What is being asked =
Word for word, output the data, with none of its pictures.

##### Data for this task #####

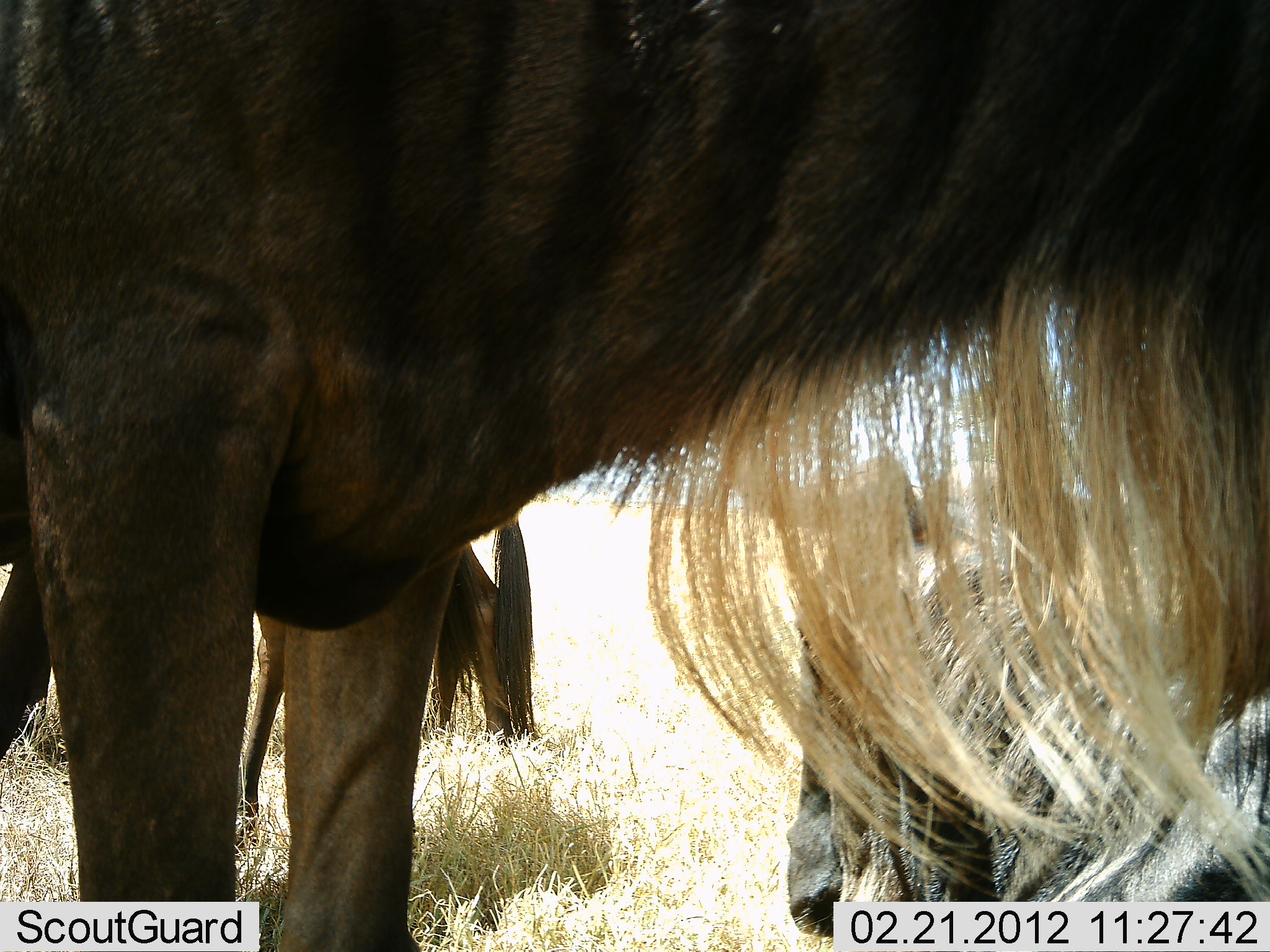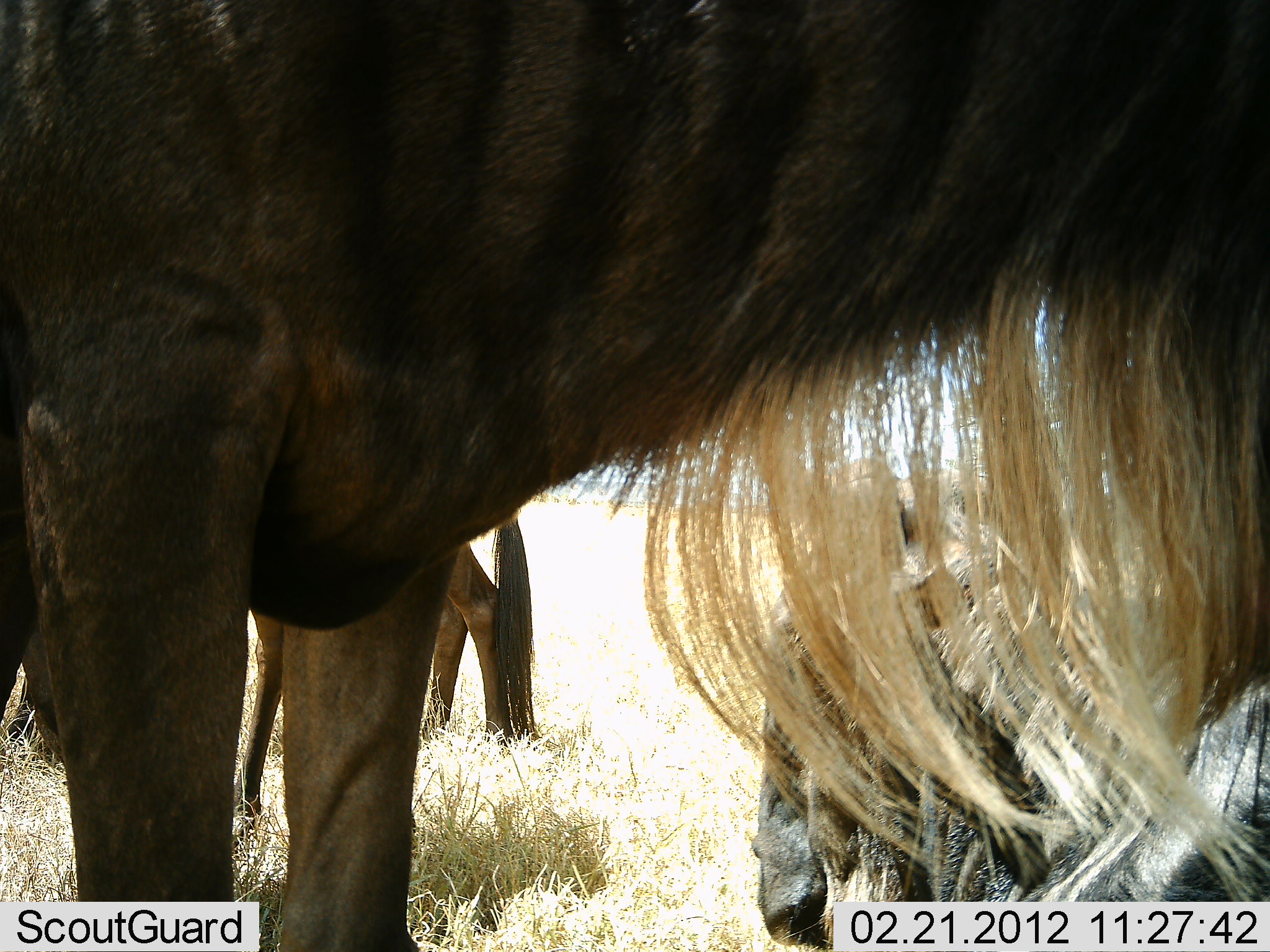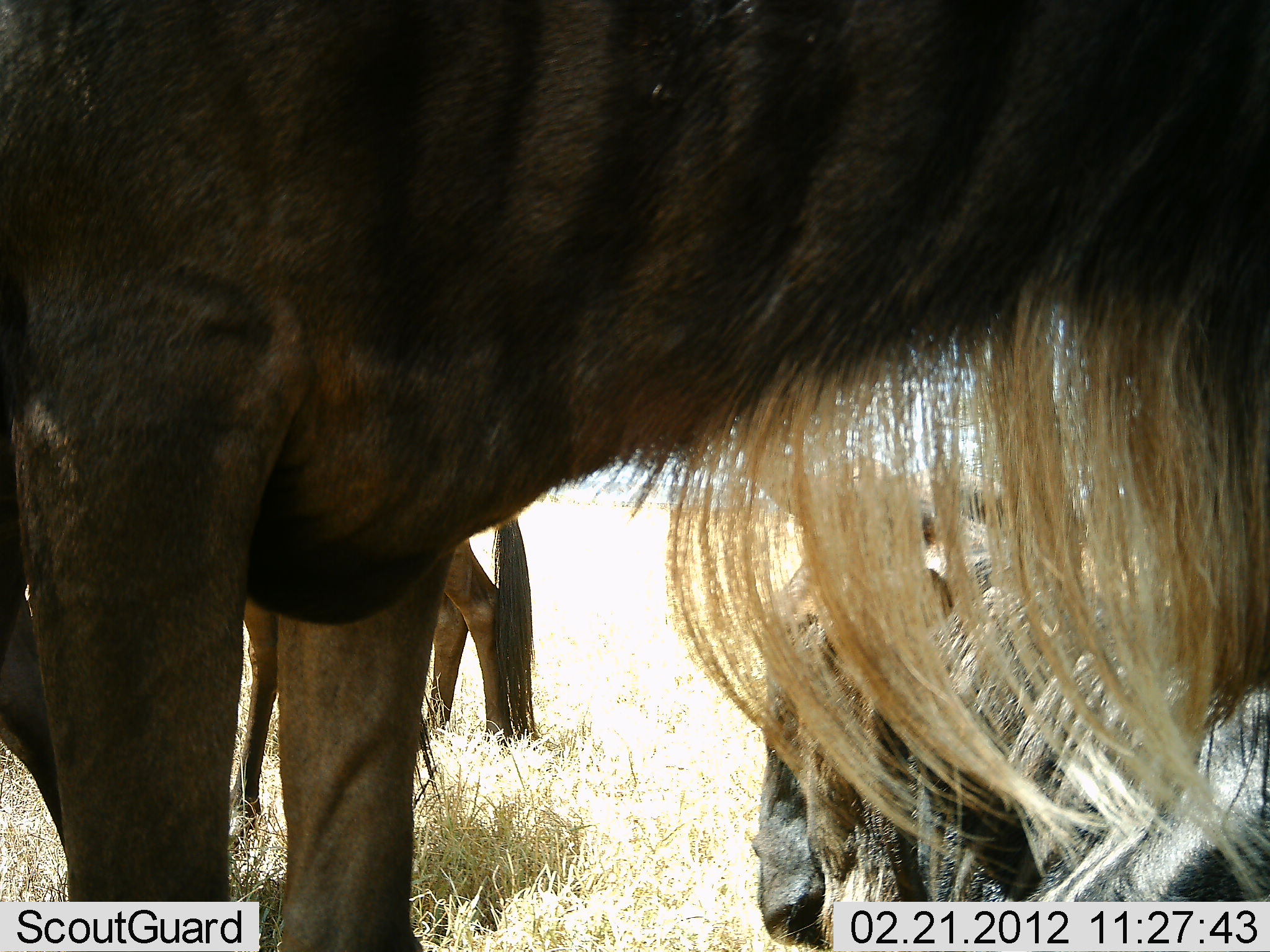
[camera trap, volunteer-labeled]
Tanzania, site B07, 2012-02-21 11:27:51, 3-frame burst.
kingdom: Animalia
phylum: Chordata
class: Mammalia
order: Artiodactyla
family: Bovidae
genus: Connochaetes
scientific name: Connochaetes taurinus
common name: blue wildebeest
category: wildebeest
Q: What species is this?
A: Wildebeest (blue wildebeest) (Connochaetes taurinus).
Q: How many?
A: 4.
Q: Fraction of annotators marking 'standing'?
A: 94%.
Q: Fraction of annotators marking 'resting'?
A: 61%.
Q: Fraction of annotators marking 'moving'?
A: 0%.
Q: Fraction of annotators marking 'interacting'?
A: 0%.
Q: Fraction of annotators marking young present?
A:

#####

Your solution =
[camera trap, volunteer-labeled]
Tanzania, site B07, 2012-02-21 11:27:51, 3-frame burst.
kingdom: Animalia
phylum: Chordata
class: Mammalia
order: Artiodactyla
family: Bovidae
genus: Connochaetes
scientific name: Connochaetes taurinus
common name: blue wildebeest
category: wildebeest
Q: What species is this?
A: Wildebeest (blue wildebeest) (Connochaetes taurinus).
Q: How many?
A: 4.
Q: Fraction of annotators marking 'standing'?
A: 94%.
Q: Fraction of annotators marking 'resting'?
A: 61%.
Q: Fraction of annotators marking 'moving'?
A: 0%.
Q: Fraction of annotators marking 'interacting'?
A: 0%.
Q: Fraction of annotators marking young present?
A:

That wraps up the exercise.